* **Exercise aim**
Only the lines from the line containing "lyrics of song" to the end of the records, both included, belong in the answer, copied exactly.

===== Data under study

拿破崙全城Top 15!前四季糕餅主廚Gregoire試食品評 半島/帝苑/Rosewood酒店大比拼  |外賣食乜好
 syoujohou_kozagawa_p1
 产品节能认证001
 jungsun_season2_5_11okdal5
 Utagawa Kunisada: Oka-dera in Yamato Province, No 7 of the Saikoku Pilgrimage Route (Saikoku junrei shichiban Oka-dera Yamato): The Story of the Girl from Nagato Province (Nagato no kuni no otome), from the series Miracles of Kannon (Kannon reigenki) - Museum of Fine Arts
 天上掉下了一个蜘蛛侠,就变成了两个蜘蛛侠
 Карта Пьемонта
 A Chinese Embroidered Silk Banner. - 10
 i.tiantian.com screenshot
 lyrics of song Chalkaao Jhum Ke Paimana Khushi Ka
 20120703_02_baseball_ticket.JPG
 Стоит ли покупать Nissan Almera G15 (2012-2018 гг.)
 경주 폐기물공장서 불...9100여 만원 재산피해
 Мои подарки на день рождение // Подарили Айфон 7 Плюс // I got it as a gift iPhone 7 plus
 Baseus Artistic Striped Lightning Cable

==========

* **Answer space**
 lyrics of song Chalkaao Jhum Ke Paimana Khushi Ka
 20120703_02_baseball_ticket.JPG
 Стоит ли покупать Nissan Almera G15 (2012-2018 гг.)
 경주 폐기물공장서 불...9100여 만원 재산피해
 Мои подарки на день рождение // Подарили Айфон 7 Плюс // I got it as a gift iPhone 7 plus
 Baseus Artistic Striped Lightning Cable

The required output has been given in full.